Staff are unhappy they were expected to take Lloyd Burch into schools without knowing about his background, although they were told he was the education minister's son.
But a spokesman for Chief Minister Andrew Barr said it was an "administrative oversight" and the matter was closed. "It is unfortunate for Menslink that there was an administrative oversight in this case, but this should not detract from the excellent work they do with young men in our community," he said, dismissing the concern as "media hysteria".
He was not briefed about "the private lives of his colleagues' adult children" and had found out "at roughly the same time as the rest of the community", he said, echoing Ms Burch's insistence that it had "no bearing on her ministerial responsibilities".
Menslink's main funding is through the Community Services directorate (Mr Barr's portfolio last year), but the Silence is Deadly program received some funding from the Education Directorate.
On Thursday, education groups expressed concern and restated their support for laws that require regular visitors to a school to have a Working with Vulnerable People card.
Australian Education Union ACT branch secretary Glenn Fowler said, "Yes, we are concerned that there appears to have been an omission."

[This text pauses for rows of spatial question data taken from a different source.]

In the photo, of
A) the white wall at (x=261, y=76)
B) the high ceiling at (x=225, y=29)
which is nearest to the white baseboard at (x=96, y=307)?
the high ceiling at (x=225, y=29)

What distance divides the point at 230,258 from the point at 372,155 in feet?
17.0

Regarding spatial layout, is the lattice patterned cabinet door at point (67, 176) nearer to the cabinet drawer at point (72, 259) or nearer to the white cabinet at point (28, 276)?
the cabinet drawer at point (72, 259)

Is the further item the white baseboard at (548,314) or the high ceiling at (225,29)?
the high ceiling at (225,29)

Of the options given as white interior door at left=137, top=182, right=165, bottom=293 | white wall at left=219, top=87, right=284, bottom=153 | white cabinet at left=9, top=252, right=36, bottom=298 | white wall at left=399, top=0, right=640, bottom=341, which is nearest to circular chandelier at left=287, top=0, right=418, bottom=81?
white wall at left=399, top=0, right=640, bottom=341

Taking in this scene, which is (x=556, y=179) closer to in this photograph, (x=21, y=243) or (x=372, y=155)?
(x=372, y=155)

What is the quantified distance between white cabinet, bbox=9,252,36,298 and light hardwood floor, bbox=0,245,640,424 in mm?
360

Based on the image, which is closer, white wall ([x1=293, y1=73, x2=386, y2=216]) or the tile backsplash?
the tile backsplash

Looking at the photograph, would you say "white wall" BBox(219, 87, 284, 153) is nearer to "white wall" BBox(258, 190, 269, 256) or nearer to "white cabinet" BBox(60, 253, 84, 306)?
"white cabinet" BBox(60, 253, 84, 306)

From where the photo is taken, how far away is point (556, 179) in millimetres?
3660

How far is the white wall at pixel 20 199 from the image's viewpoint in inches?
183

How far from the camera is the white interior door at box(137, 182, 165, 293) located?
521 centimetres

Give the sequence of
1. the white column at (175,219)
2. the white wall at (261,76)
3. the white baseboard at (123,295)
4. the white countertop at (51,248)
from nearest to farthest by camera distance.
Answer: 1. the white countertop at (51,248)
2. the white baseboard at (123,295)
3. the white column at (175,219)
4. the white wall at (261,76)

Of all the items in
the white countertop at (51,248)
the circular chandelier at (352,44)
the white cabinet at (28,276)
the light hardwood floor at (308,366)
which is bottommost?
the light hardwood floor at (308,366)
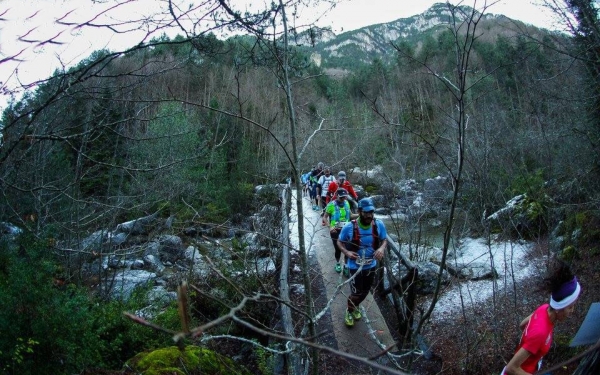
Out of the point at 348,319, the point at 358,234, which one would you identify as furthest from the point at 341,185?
the point at 358,234

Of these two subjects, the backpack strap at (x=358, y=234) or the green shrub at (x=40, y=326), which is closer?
the green shrub at (x=40, y=326)

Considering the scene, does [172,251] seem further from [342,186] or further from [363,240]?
[363,240]

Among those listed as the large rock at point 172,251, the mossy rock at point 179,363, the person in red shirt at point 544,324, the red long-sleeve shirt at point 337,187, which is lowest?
the large rock at point 172,251

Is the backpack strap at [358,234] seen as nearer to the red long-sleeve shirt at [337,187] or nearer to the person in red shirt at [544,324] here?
the person in red shirt at [544,324]

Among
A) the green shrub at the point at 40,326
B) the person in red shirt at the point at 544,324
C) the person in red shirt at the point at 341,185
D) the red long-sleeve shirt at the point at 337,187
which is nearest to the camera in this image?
the person in red shirt at the point at 544,324

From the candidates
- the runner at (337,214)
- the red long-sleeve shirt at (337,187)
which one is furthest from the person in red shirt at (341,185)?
the runner at (337,214)

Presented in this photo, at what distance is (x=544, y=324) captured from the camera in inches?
112

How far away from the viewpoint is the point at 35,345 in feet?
11.6

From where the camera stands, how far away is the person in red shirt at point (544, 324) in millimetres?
2816

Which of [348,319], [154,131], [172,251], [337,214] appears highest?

"We expect that legislation to be complied with. We are concerned about any situation in which someone is on school grounds when that visit does not comply with the legislation."
It is unclear what Lloyd Burch talked to students about. Menslink staff say his conviction for aggravated robbery was not the kind of information shared with school students, but Menslink chief executive Martin Fisk provided a reference for him for his October sentencing in which he said Lloyd Burch had been speaking since April "about his spiral into drugs and the crime he committed".
A strong supporter of the Silence is Deadly program, the principal of Stromlo High School, Dr Michael Kindler, said It would be "absolutely not" appropriate to have young men speaking about their crimes or drug use. He pointed to a different group including reformed drug addicts that made school visits, which Dr Kindler said he did not allow in his school because it "scandalises and dramatises personal experience".
"I strongly discourage such practice because it is counter-productive," he said. "Educating young people is not achieved through fear of them ending up in such situations. Educating young people to deal with emotional matters such as instability, self-harm, anxiety, depression is best addressed by people who are properly qualified."
Stromlo High School was one of many schools to host a Menslink visit last year, but Lloyd Burch was not among the visitors. Dr Kindler said all of the Menslink team had signed in and showed their Working with Vulnerable People documentation.
The team had talked about the need to speak up and get help, about friendship and darker issues such as depression, self harm and anxiety. He had been impressed with their ability to involve large groups of boys in discussion and it would be a shame if the current controversy cast a cloud over that, he said.
The schools visited by Lloyd Burch have not been divulged.
Belconnen High School principal David McCarthy said he strongly supported the Silence is Deadly program, which was well run and saw an increase after each visit in the number of boys seeking help and counselling. Lloyd Burch had not visited with Menslink and the school had a very clear policy of checking Working with Vulnerable People cards, he said.
The director of Catholic Education, Moira Najdecki, said the organisation ensured volunteers obtained the cards in line with the law. The assistant secretary of the Independent Education Union's ACT branch, Carol Matthews, said the law was providing important protection for schoolchildren, a message echoed by the the ACT Council of Parents and Citizens Associations.
Also on Thursday it emerged that Mr Fisk provided a second reference for Lloyd Burch, for his April court case. In that reference, Mr Fisk said Lloyd Burch had collected money twice for Menslink – at the Multicultural Festival in February and at a Brumbies match in March.
"I was personally very impressed when he volunteered for us again in March, as I understood this was on his own initiative and not on the recommendation of his family," Mr Fisk wrote.